The action delivers the trademark Riordan blend of myth and mayhem, with monsters, prophecies, and a looming villainous force that threatens the camp. The pacing is brisk, the set pieces inventive, and the cliffhanger ending sets up the wider mystery of the series with skill. The new antagonist hinted at here, a shadowy triumvirate of ancient figures, gives the series a fresh kind of villain, one rooted in history and tyranny rather than the familiar monsters of the earlier books. It is a smart way to keep a long-running universe from feeling repetitive.

Where It Sits in the Riordan Universe

The Hidden Oracle is the opening volume of the five-book Trials of Apollo series, followed by The Dark Prophecy, The Burning Maze, The Tyrant’s Tomb, and The Tower of Nero. Crucially, it functions as a sequel to the Heroes of Olympus saga. The ideal reading order runs through Percy Jackson and the Lightning Thief, then the Heroes of Olympus books such as The Lost Hero and The Blood of Olympus, and only then into Apollo’s trials. Fans of The Red Pyramid will also recognize Riordan’s interconnected approach to mythology, even though that series follows a different pantheon. The author rewards loyal readers with callbacks and cameos, so the further along you are in his catalogue, the more these books open up.

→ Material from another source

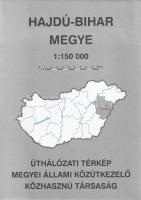 Megyei úthálózati térképek. Méretarányuk egységesen: 1:150 000. [19 térképből álló teljes közúti meg...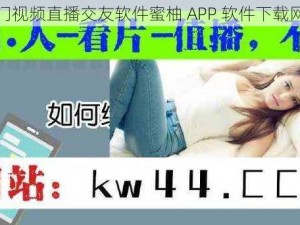 热门视频直播交友软件蜜柚 APP 软件下载网站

Readers can technically start here, since Apollo helpfully recaps key events, but the experience is far richer with the prior books behind you. The returning characters, the camp lore, and the running threads all resonate more deeply for those who have invested in the saga.

Verdict

By switching to a fallen god as narrator, Riordan reinvigorates a universe some feared might be growing familiar. The voice is fresh, the laughs are plentiful, and the emotional undercurrent gives the comedy stakes. Apollo’s early arrogance and the book’s reliance on prior knowledge are minor hurdles, but as a series opener, The Hidden Oracle is a clever, confident, and surprisingly touching new beginning.

Our rating: 4.3/5 — A witty, heartfelt reinvention that turns a vain god into one of Riordan’s most entertaining and unexpectedly moving narrators.

Frequently Asked Questions

What is "The Hidden Oracle" about?

Punished by Zeus, the god Apollo crashes to Earth as a flabby, mortal teenager named Lester Papadopoulos. Rick Riordan launches The Trials of Apollo with a vain, hilarious narrator who must claw back his divinity through humility, humor, and a return to Camp Half-Blood.

Who should read "The Hidden Oracle"?

Fans of Percy Jackson and Heroes of Olympus, and readers aged 10 and up who enjoy comedy with their mythology.

What are the key takeaways from "The Hidden Oracle"?

Book one of the five-volume Trials of Apollo series A direct sequel to The Heroes of Olympus, set at Camp Half-Blood Narrated by the god Apollo, now trapped in a mortal teen body Read before The Dark Prophecy and the rest of the series

Is "The Hidden Oracle" worth reading?

Riordan tries a daring new angle: telling a quest through the eyes of a self-absorbed fallen god. The Hidden Oracle is sharp, funny, and unexpectedly moving as Apollo learns mortality the hard way, reuniting familiar faces while launching a fresh five-book arc.